New Delhi, Jun 23: In an unexpected development, the pump price of diesel is all set to surpass the petrol price in the capital, making it the most expensive transport fuel for the first time in a long time.

Globally, diesel is priced slightly above petrol prices due to the very nature of the product that has a higher cost of production. But in India, due to the lopsided taxation structure, diesel attracts lesser of the tax between the two auto fuels keeping its prices lower than petrol for last several years.

Diesel is currently priced at Rs 79.40 a litre in the Capital, just 36 paise short of petrol price that is being retailed at Rs 79.76 a litre. Going by the trend of price movement in the two products for the last few days where diesel prices have consistently increased by 50-60 paise per litre while the daily increase in petrol prices have fallen to just 20 paise on Tuesday, it is set to surpass petrol prices in next few days.

"Diesel price movement is sharper in international market and if oil companies follow the global price trend, diesel prices will surpass that of petrol later this week. It will be after many years that this would happen and is expected to sustain for some time unless government changes the tax structure of the petroleum products again," said an oil sector expert from one of the big four audit and advisory firms asking not to be named.

§ **Given information**
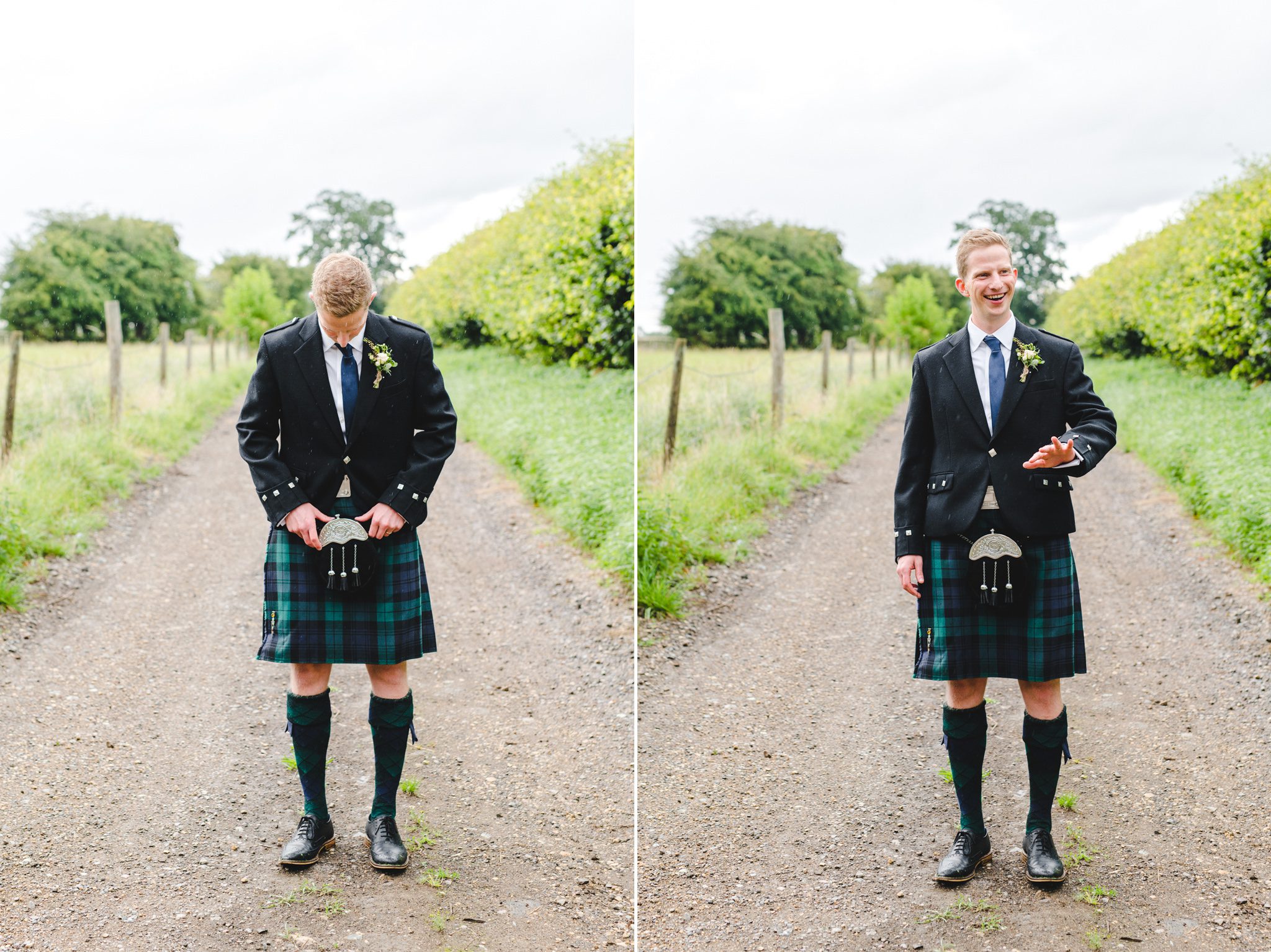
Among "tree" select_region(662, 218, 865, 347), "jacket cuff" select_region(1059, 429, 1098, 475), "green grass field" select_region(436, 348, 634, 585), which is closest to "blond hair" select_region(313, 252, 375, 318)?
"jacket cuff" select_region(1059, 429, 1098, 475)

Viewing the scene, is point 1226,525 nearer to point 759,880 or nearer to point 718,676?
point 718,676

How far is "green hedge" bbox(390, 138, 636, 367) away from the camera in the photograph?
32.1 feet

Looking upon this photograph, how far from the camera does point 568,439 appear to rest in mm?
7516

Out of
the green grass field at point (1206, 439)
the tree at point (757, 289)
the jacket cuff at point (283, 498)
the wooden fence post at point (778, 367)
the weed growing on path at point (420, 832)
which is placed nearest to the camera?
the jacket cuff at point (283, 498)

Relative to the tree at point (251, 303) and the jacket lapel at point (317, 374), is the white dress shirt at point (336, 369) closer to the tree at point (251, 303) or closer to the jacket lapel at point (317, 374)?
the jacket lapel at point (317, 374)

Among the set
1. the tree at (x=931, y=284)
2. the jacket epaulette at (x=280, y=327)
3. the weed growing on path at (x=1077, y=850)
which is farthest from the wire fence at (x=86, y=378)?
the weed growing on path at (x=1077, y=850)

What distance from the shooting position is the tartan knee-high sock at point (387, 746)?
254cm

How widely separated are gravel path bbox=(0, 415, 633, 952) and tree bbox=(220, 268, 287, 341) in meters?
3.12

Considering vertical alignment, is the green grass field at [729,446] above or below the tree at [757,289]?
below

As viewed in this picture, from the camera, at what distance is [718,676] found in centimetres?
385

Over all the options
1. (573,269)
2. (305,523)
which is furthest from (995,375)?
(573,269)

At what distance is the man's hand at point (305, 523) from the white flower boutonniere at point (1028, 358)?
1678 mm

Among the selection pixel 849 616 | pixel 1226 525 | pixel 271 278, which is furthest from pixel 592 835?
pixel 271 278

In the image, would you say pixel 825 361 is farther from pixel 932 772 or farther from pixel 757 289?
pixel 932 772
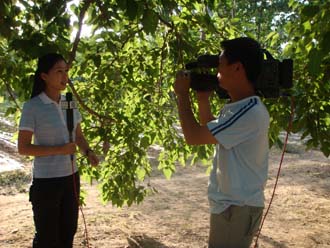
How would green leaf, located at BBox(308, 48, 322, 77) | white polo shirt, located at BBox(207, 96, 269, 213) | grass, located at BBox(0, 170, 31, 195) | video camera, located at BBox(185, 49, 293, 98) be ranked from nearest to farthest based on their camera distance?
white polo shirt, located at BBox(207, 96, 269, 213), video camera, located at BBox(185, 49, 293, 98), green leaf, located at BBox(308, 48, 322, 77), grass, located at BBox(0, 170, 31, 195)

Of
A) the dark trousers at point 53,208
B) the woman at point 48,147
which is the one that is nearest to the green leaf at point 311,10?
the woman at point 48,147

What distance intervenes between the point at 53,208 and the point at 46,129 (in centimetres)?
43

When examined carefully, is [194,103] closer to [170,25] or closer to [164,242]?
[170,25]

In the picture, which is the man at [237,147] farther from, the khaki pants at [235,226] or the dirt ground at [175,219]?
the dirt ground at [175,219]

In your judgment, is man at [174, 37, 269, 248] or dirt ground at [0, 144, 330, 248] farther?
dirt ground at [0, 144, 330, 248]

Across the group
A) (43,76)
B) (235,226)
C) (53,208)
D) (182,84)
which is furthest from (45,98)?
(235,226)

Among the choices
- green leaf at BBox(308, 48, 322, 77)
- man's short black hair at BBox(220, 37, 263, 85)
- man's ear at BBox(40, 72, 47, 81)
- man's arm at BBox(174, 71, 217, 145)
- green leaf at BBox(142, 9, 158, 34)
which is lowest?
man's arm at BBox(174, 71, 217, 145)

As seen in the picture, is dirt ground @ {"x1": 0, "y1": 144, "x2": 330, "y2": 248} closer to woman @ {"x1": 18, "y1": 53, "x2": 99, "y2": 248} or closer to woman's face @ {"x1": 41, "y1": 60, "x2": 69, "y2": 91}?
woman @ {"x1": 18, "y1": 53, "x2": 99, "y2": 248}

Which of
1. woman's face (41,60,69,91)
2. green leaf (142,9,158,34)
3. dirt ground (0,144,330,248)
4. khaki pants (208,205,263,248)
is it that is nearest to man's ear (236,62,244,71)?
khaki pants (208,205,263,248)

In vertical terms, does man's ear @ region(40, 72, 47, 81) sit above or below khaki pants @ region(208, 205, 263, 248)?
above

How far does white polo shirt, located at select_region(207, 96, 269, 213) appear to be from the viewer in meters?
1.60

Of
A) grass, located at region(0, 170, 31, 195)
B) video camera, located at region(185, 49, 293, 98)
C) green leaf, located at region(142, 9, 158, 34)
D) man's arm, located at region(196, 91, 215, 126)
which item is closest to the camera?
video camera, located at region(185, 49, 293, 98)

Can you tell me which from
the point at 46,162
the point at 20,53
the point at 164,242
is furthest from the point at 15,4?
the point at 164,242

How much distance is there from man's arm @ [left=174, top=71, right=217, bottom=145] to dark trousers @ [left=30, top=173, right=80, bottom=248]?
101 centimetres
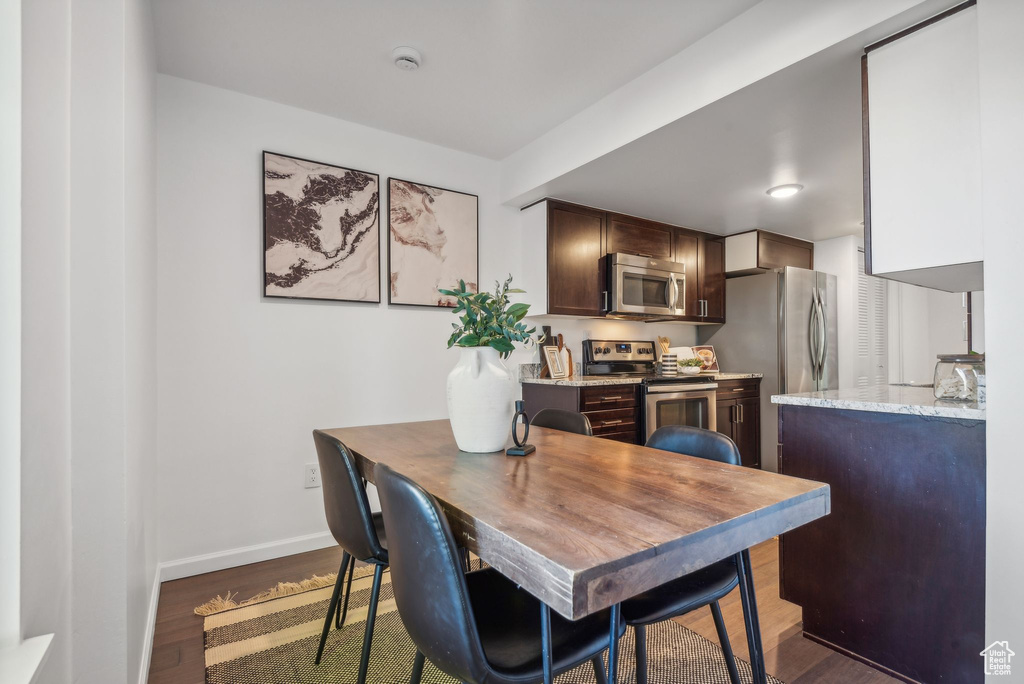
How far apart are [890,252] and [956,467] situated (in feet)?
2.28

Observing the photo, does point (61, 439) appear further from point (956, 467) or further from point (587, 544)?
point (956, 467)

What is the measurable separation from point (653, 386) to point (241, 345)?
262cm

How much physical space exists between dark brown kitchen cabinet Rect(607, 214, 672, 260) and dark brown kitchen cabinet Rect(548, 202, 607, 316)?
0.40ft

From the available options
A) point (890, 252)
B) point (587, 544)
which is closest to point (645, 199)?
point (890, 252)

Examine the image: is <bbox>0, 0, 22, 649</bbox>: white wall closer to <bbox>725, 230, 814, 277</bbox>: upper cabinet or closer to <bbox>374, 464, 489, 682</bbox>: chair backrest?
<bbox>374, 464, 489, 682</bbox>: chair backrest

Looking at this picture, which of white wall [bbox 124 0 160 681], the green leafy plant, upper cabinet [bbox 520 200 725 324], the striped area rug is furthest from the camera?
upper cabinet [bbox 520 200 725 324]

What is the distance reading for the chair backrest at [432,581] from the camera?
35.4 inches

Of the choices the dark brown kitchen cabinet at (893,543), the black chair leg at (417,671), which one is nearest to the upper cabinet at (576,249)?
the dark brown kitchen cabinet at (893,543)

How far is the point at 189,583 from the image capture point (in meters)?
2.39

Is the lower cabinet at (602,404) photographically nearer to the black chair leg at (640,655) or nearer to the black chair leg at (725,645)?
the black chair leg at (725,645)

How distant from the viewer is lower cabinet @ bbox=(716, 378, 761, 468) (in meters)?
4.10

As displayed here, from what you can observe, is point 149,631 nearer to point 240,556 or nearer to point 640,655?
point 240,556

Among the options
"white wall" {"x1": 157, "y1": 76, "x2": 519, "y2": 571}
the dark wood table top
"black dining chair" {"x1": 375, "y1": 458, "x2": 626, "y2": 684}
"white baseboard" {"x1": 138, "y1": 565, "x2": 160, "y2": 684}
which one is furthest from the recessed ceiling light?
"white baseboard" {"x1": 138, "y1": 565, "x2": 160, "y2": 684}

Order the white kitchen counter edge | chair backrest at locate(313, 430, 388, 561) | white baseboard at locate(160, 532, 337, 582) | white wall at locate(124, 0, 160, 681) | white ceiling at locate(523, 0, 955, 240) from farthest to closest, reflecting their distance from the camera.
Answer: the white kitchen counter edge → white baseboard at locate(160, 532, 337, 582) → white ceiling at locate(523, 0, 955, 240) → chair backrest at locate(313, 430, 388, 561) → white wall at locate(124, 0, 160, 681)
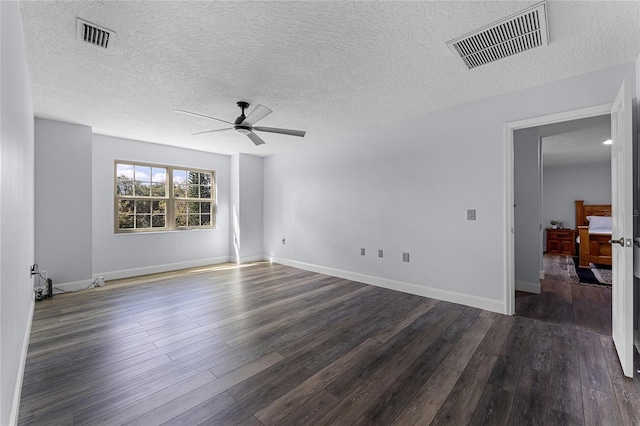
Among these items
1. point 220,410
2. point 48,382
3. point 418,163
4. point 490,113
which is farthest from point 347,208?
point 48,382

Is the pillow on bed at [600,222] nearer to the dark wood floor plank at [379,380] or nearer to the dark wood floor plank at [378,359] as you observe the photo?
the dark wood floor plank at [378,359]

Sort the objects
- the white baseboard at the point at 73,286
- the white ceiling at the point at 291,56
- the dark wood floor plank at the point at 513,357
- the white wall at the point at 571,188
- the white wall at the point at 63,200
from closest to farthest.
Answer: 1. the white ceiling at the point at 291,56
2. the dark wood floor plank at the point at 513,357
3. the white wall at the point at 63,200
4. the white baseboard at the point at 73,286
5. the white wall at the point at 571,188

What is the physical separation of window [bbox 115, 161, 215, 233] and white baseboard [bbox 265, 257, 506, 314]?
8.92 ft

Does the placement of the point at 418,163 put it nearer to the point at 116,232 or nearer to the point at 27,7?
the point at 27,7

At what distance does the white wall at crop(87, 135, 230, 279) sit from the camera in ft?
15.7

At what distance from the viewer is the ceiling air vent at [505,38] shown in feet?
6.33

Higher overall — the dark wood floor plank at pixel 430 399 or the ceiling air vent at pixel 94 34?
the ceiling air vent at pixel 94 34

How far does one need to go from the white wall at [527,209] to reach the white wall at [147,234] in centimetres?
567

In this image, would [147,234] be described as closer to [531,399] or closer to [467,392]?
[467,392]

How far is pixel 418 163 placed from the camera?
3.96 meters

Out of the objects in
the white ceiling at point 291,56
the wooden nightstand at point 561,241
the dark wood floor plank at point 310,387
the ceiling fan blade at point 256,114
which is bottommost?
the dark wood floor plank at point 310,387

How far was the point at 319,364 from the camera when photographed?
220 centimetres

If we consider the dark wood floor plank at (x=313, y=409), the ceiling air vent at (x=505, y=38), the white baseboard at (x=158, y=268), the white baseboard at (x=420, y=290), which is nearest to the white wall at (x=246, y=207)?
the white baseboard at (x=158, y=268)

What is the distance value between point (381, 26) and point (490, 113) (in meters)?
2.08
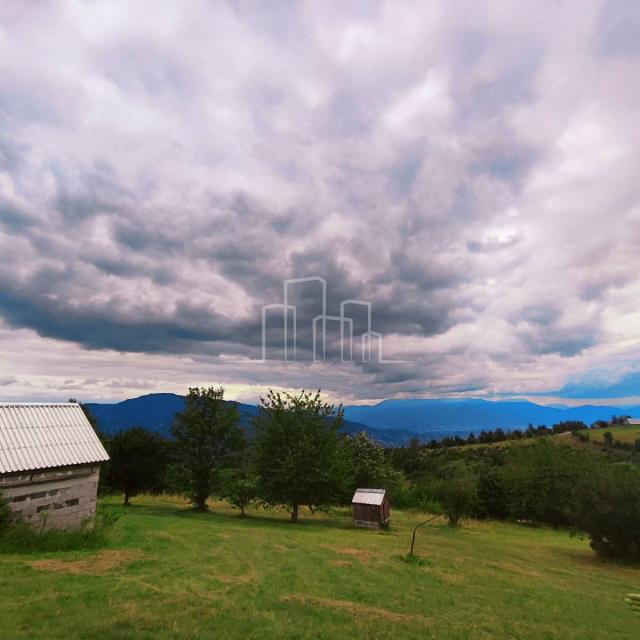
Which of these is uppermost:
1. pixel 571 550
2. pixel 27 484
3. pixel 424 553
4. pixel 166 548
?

§ **Instructions to follow**
From the fuel price excerpt, copy word for word the part that begins with the words "Diesel is currently" and ends with "next few days.".

§ **Task output**
Diesel is currently priced at Rs 79.40 a litre in the Capital, just 36 paise short of petrol price that is being retailed at Rs 79.76 a litre. Going by the trend of price movement in the two products for the last few days where diesel prices have consistently increased by 50-60 paise per litre while the daily increase in petrol prices have fallen to just 20 paise on Tuesday, it is set to surpass petrol prices in next few days.